Dunedin, New Zealand, my city - my people

Monday, September 7, 2009

Thinking about time off.

I have had some time off. It was a special day for me on Sunday so my wife had arranged for us to go away. She had lined up some one to take the service for me on Sunday.

We had Friday night off from Drop-in centre. We worked up at Habitat on Saturday then headed away first to Oamaru. It was really nice soaking in the big spa bath in the motel pretending we were rich. We had vouchers for the hot pools at Tekapo so headed there on Sunday. Unfortunately when we got to the pools there was a white board saying, "Due to a power cut this facility is closed for urgent repairs." So we enjoyed the scenery, mindlessly watched films on TV and I got to watch cricket. On Monday we drove the 233K to Christchurch to catch up with our sons there. (One had a birthday.) We got there on lunchtime, enjoyed the meal he had cooked for us, visited the other son at his work, (watched him roasting coffee) picked up first son's wife from her work, spent some time with them, then headed toward home, visiting my sister on the way. It was around 360K drive home. (Around 600k driving for the day) Back at work today.

When you stop...the "crap" floats to the surface.
I have visited men in hospital at times over the years. Often these men are very busy guys whose life has been put on hold suddenly by illness. Sometimes these have been very tough guys, and too my surprise when I have visited them they have broken down in tears. One of them explained what it was like for him. He said that he had always been busy, working or active on committees etc., but when he was forced to stop and lie still in hospital "all sorts of things float to the surface of your mind." There were regrets, bereavements, stresses, failures etc. and once he stopped, while lying helpless in hospital, these things emerged in his mind and made him tearful. While he was busy they remained in his subconscious, but when he stopped they "bit him in the backside". This was true for other guys too.
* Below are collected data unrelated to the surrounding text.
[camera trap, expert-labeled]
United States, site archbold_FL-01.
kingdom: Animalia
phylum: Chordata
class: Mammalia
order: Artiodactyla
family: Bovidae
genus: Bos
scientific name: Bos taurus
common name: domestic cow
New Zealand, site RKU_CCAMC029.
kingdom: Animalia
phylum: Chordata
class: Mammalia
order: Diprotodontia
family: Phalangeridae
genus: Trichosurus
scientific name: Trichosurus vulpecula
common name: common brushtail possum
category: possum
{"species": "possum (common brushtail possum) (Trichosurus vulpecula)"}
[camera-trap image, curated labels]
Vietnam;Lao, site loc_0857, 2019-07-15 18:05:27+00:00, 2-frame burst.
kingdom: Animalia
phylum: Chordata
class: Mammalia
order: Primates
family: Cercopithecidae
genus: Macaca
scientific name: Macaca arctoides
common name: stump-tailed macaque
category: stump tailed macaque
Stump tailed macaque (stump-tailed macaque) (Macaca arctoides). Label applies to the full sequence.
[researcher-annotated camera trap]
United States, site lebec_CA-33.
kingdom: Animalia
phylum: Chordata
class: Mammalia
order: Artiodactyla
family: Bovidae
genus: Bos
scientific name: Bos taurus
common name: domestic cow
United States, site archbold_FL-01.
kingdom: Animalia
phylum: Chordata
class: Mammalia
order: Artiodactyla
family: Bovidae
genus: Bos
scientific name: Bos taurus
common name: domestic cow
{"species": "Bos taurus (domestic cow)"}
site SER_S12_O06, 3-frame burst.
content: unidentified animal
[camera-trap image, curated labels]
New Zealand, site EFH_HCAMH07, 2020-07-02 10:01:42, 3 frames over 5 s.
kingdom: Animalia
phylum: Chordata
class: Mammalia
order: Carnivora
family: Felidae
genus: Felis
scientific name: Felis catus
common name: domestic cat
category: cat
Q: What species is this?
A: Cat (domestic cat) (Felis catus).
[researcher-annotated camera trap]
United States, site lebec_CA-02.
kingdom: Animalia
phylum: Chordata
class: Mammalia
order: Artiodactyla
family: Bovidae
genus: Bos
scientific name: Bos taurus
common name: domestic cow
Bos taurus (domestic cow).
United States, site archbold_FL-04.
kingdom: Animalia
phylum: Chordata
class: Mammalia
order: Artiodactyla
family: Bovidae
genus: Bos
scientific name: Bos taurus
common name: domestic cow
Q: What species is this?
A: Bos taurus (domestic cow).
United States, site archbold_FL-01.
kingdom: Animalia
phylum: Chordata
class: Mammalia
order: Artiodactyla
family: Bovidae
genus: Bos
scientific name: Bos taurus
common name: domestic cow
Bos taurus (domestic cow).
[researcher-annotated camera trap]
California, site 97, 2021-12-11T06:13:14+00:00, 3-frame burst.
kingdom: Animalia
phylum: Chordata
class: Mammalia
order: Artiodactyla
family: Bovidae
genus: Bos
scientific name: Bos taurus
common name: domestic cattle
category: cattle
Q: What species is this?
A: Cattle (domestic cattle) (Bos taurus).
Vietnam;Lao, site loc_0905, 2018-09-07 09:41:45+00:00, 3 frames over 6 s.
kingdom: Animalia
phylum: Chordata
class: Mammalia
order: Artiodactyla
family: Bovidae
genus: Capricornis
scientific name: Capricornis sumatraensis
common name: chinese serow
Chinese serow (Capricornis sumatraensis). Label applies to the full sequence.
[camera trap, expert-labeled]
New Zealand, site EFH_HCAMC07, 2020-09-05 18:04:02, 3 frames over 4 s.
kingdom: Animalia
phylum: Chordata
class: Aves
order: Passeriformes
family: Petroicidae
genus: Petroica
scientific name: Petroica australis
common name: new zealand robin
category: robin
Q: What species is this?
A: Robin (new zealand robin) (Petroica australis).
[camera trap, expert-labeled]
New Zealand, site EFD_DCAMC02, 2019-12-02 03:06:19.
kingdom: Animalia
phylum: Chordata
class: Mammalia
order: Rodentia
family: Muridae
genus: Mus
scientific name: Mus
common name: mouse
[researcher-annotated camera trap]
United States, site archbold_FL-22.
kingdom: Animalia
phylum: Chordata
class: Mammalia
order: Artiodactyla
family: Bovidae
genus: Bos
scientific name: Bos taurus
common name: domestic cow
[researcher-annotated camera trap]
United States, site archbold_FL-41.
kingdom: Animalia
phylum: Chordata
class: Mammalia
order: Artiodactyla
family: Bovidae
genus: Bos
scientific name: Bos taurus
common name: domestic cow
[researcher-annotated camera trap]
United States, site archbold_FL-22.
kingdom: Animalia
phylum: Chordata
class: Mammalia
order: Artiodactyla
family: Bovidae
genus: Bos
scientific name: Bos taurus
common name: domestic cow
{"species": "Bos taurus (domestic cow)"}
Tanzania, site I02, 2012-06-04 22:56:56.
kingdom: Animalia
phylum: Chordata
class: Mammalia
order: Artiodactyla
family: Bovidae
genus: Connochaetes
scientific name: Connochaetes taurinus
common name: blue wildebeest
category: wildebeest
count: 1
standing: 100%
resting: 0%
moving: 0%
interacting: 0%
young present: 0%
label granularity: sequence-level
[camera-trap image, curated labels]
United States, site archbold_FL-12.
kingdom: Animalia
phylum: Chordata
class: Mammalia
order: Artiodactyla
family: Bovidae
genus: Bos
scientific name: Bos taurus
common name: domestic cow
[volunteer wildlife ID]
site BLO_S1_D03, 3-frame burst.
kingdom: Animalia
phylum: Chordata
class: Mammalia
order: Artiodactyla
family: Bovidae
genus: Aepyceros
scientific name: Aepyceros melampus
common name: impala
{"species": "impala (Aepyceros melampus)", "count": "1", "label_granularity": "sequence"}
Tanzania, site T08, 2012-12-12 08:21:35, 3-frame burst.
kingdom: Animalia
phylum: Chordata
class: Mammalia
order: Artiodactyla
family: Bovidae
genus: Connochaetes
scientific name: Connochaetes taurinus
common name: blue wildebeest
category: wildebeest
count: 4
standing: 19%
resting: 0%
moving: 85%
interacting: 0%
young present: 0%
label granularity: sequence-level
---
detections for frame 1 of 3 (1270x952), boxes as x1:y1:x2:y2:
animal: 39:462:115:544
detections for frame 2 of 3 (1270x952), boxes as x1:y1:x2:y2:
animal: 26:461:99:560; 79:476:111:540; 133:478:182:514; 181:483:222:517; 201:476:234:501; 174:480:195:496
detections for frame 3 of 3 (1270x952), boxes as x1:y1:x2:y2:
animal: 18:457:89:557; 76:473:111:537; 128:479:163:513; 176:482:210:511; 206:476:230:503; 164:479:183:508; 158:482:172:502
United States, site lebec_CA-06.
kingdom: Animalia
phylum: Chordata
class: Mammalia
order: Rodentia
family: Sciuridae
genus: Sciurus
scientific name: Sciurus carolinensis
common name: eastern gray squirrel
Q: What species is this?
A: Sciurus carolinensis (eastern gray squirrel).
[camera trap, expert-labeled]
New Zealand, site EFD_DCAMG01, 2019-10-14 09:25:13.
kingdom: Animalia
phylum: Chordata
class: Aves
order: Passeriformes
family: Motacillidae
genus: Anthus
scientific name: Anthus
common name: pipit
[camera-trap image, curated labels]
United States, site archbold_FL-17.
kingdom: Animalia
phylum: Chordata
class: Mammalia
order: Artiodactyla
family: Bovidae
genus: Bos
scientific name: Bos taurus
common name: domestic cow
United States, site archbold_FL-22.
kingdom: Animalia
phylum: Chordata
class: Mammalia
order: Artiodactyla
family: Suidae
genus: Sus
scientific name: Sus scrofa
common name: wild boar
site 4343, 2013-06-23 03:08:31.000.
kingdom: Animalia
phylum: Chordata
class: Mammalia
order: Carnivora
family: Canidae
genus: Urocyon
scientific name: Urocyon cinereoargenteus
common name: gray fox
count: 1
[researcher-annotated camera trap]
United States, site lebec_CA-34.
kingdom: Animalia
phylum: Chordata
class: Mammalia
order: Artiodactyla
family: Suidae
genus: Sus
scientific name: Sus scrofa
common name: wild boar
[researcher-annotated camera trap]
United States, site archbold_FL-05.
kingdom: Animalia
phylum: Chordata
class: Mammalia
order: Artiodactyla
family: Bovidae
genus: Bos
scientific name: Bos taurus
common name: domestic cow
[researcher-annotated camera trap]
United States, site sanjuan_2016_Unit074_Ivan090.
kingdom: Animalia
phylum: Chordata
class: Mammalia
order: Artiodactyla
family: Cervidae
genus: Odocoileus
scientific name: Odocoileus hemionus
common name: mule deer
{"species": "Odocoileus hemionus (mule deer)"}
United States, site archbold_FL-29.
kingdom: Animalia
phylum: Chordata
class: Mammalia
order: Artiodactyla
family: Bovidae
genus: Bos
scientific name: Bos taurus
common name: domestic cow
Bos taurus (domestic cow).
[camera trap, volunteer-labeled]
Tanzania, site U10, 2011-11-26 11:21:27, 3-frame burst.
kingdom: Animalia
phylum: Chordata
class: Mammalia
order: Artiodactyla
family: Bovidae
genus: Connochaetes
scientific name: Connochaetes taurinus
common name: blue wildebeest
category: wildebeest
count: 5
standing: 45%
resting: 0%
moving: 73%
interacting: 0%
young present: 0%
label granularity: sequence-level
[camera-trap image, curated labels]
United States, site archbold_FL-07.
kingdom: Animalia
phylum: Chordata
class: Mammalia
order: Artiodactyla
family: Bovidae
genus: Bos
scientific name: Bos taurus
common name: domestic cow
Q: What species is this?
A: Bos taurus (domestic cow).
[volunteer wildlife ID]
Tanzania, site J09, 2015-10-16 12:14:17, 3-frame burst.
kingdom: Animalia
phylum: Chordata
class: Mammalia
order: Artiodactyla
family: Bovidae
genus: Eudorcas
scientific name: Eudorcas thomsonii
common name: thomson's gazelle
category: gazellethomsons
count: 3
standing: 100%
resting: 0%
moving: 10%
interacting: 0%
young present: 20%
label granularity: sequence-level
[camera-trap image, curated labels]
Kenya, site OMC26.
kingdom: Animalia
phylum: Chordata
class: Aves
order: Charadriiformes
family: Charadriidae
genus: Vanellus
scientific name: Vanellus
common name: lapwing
It is like suddenly your emotions have a chance to catch up with your mind and body. Well that's what its been like for me. Last week I took the accelerator pedal off a bit because I was headed away for a break. As I lay in bed on my break with no sermon or work to think of, my mind went to regrets I have, things I failed to do properly, people I miss and the hastening end of my career with few of the successes I had hoped for or dreamed of. So I had restless nights on my days off.

When Kids love you again.
We visited the two boys in Christchurch. It was so nice, in spite of their male macho, "don't get too carried away" behaviour, they both could not hide the fact that they were delighted to see us. They looked like they actually enjoyed talking to their old man. One pointed out the "Bridal Track" in the Port Hills of Christchurch and said, "You should come up and we'll do it some time!" For years they were accepting of me but "distant". Now they let me in and that is a warm fuzzy.

I love Cricket... and tramping.... and....?
We had "Sky" channels on the TV in the Motel at Tekapo so I started watching cricket. I have not watched cricket for ages. It was Australia verses England so I was just enjoying the skills of the game, not worried about who was winning. I was not coordinated enough to be a great cricketer, but always enjoyed playing the game, whether officially at school, or with a fruit box and bat at the local park. When we were kids we used to play it till it was so dark you could no longer see the ball coming at you. But I really fell in love with cricket when I was dumped in the deep end and left to coach school boy cricket teams for 7 years. I learned to umpire, I learned to think about field placings, and bowling length and the different skills of different people. So on the weekend I enjoyed watching the game, appreciating the drama, the skills and the nature of the game. THis got me thinking... "I should do more of this!" and "How do I fit cricket watching into my life?" That led me to think of other things that get squeezed out of my busy life. I looked at the hills and thought, "I need to fit in tramps! How? When? What do I cut out to make room for these sorts of things?" I enjoy Habitat, soccer, chaplaincies, Night Shelter involvement, jogging (when I get out and do it) Drop-in centre etc. where is there room for things like this? I have way too many things I want to do and enjoy doing. I think I will go to my grave trying to find balance in my life.